Taş anıtın üzerindeki yazılar önce dikkatimi çekmemişti ama sonradan bu sözlerin çok ciddi bir anlamı olduğunu düşünerek araştırma yaptım. Ancak bu anıtın daha sonra yerinden sökülerek üniversitenin Beytepe yerleşkesinin girişindeki yol ayrımının ortasına götürülüp dikilmesine üzülmüştüm. Ancak bu heykelin 2012 yılındaki rektör tarafından söktürülüp atılmasına ise kelimenin tam anlamıyla çok üzüldüm. Bu anıtın üzerindeki cümle, değerli bir ilahiyatçı ve felsefe düşünürü olan Thomas Aquinas’a aitti. 13. yüzyılda dile getirdiği felsefenin ana teması şuydu:
"Tek kitabı olan insan tehlikelidir ve az bilmek de tehlikelidir."Cümlenin tamamı ‘Timeo Hominem Unius Libri‘ doğrudan tercüme edilirse ‘Tek Kitaplı İnsandan Sakınırım’ anlamına gelir.
Bu cümle aslında çoğulcu düşüncenin simgesi olan üniversiteyi tanımlıyor. Üniversite, her şeyin incelendiği, araştırıldığı, sorgulandığı ve hiçbir şeyin ezbere kabul edilmediği, karşıt fikirlerin tartışıldığı ve konuşulduğu yer olarak tanımlanır.
Bilgeliğin suyunu ya derinden çekeceksin ya da hiç tadına bakmayacaksın. Sığ sular beyni zehirler, fakat derin sular onu yeniden temizler, derler.
Birkaç senedir ülkemin ekonomik olarak büyük sarsıntı geçirmesini üzülerek seyrederken, cahil insanların verdiği kararlara kerhen katlanmamızı, tarih nasıl tanımlayacak bilmiyorum.
Birileri tutturdu ortada NAS var diye. Evet, Kur'an'da 114. sure NAS suresidir. Ancak bu NAS suresini ‘Ekonomi’, ‘Faiz’ gibi kavramlara nasıl bağladılar, anlamakta güçlük çekmekteyim. Gelin bu sureyi beraber araştıralım.

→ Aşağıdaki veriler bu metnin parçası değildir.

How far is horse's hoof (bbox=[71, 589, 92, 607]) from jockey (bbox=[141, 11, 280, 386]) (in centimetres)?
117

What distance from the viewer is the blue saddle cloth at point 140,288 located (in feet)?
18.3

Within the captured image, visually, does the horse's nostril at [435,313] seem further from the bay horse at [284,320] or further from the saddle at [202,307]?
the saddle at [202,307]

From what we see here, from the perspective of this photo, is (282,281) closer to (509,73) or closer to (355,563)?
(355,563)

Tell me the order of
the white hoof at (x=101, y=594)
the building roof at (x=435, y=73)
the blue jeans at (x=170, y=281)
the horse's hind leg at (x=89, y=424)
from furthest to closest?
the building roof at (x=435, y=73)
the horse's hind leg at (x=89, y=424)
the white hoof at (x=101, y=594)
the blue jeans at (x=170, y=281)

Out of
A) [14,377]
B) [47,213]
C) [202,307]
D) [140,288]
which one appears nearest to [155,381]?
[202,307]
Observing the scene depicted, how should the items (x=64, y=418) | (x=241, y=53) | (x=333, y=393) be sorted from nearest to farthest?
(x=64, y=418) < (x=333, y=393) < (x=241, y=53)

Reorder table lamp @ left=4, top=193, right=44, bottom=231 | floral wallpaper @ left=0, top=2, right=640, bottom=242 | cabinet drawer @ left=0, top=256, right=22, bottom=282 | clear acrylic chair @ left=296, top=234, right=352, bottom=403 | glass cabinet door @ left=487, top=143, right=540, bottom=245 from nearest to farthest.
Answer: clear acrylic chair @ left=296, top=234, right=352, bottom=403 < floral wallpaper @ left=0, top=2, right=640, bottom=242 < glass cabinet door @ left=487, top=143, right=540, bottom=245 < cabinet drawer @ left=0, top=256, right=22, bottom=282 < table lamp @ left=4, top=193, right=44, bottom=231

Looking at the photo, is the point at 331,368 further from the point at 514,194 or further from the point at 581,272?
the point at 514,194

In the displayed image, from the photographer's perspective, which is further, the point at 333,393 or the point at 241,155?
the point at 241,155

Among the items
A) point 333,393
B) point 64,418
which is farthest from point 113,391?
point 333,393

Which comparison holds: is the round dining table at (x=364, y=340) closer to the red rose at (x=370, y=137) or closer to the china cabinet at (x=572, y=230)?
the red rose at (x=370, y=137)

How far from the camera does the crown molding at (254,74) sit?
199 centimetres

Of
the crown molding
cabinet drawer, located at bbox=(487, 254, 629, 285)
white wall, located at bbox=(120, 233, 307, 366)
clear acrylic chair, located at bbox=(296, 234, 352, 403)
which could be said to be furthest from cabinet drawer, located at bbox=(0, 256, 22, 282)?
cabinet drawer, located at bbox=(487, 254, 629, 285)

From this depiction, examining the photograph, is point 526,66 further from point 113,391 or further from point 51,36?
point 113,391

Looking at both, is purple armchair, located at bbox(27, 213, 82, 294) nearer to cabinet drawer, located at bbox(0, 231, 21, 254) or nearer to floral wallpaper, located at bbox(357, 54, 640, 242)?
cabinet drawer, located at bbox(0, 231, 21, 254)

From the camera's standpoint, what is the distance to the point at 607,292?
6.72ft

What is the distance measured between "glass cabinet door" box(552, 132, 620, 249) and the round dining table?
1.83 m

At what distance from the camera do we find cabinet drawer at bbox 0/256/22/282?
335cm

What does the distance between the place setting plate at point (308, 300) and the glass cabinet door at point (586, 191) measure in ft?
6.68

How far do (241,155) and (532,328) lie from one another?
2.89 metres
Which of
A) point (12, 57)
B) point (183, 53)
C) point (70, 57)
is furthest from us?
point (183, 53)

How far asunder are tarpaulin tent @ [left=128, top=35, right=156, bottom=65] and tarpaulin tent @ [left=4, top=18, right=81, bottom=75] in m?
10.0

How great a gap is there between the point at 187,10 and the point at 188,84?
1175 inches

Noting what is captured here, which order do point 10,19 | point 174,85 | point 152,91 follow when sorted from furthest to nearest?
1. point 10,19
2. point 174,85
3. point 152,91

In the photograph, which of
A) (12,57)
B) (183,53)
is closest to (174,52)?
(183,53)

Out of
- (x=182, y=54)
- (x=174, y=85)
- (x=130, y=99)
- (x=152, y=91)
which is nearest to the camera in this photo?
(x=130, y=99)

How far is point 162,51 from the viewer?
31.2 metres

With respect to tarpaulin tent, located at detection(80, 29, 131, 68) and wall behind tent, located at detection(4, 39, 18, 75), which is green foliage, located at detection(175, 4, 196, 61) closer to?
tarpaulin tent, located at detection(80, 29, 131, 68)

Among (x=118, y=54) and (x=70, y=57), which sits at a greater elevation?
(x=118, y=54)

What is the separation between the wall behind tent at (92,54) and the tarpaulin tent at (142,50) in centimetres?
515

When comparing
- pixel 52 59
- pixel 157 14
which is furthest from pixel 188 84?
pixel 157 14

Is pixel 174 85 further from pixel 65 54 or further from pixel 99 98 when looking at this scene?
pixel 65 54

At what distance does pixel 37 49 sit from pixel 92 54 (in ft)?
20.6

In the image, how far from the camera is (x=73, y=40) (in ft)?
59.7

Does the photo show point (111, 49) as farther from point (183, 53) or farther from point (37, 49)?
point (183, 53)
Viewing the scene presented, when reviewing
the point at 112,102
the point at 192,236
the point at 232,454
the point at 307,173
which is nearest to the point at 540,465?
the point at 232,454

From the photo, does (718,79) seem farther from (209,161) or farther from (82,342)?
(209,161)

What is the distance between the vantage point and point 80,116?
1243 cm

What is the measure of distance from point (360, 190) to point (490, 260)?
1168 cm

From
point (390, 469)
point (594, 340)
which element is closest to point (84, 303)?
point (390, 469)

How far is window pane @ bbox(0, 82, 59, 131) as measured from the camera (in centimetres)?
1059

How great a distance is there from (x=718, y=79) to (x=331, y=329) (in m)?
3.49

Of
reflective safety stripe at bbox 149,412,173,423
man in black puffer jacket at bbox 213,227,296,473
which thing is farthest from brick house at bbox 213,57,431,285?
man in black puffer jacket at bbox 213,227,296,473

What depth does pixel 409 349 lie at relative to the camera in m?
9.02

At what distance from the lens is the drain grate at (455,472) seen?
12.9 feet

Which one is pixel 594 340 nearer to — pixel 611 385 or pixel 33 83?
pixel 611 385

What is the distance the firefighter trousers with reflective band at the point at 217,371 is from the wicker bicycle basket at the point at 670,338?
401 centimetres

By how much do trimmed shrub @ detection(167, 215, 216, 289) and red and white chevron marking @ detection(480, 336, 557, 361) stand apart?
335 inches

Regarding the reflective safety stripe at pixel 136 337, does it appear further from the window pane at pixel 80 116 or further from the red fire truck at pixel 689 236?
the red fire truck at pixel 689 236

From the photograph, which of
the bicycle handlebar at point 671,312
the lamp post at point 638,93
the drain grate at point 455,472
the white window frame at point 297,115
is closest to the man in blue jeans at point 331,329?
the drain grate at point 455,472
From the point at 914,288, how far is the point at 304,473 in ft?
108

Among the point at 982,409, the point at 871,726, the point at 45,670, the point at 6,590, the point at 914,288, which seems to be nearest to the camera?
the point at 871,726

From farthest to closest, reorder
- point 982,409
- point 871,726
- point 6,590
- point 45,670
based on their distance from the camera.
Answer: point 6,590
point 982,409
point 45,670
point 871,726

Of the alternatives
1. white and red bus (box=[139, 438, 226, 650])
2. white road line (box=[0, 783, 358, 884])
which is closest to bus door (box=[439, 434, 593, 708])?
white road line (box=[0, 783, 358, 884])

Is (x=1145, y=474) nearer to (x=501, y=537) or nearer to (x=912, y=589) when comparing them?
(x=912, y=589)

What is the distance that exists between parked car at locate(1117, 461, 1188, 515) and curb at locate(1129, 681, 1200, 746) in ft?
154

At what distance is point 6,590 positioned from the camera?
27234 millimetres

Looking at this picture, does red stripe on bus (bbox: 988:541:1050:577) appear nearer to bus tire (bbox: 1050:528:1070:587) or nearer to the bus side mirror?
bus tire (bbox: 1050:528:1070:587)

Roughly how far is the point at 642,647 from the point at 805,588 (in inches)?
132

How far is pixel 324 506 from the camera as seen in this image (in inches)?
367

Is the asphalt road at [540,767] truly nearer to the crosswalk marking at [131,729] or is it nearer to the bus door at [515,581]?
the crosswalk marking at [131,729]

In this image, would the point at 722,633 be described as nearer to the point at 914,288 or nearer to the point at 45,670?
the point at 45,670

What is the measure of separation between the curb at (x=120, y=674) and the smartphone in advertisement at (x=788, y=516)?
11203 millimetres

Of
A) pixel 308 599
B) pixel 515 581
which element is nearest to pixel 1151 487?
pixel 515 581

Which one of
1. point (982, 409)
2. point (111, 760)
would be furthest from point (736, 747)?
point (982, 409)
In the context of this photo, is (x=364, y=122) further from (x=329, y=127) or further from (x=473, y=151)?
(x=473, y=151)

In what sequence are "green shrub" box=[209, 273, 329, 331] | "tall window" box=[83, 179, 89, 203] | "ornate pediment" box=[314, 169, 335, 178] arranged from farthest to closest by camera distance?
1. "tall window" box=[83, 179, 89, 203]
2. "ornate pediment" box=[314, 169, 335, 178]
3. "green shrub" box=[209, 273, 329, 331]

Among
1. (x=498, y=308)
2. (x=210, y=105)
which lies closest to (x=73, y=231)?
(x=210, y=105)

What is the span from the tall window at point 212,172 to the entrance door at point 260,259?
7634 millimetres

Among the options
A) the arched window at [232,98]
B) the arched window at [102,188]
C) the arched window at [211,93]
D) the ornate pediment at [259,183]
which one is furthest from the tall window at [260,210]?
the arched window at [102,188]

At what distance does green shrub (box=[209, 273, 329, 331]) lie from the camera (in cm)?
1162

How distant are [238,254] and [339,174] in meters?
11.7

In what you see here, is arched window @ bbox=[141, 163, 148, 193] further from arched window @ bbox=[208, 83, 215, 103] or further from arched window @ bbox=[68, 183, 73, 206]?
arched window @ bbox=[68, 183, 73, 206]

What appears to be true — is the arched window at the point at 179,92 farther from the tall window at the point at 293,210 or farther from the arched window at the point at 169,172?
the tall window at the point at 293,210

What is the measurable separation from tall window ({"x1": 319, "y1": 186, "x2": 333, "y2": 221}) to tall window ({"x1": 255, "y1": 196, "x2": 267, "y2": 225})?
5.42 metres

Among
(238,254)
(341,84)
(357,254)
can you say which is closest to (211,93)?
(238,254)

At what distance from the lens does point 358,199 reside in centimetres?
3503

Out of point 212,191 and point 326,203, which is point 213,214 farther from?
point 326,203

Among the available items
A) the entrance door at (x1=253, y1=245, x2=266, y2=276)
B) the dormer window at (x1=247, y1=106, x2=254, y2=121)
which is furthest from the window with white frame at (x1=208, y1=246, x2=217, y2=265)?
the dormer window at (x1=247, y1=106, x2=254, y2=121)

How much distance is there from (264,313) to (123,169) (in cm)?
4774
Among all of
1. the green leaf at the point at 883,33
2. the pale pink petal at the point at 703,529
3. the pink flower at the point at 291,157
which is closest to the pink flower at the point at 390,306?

Bu NAS suresi 6 ayetten oluşur:
"Cinlerden olsun, insanlardan olsun, insanların kalplerine vesvese sokan sinsi şeytanın şerrinden, insanların Rabbinden, insanların Malik ve Hakiminden, insanların Mâbuduna sığınırım." Bu surenin, cinlerden ve insanlardan gelen kötülüklerden korunmak için okunduğunu söylerler. Cinlerin faiz ve ekonomi ile alakasını bir bilen varsa çıksın ortaya. Ben de öğreneyim, cahil kalmak istemem.
Artık uluorta yerlerde anlamsız sözler söyleyenlere de inanmıyorum. 18 Ekim 2017'de Gezi Parkı olayları konusunda tutuklanan Osman Kavala için Lahey Adalet Divanının verdiği kararı tanımayan ülke yönetimimiz, Can Atalay için hak ihlali konusunda da Anayasa Mahkememizin kararını yok saydırmaya kalkan bir yargı sistemini zorlamakta.
Bu durum mevcutken, Güney Afrika'nın İsrail'in Filistinlilere soykırımı yaptığı konusunda Lahey Adalet Divanına yapmış olduğu suç duyurusuna, ülkemizin Saray yönetiminin belge göndermeye çalışmasına siz de şaşırmadınız mı?
Biliyorum, İsrail'e günde 8 gemi mal gönderen ülkemizi yönetenlerin davranışlarının, size Hayali Küçük Ali'yi çağrıştırmakta olduğunu diye bir sözüm geldi söyledim hem nalına hem mıhına.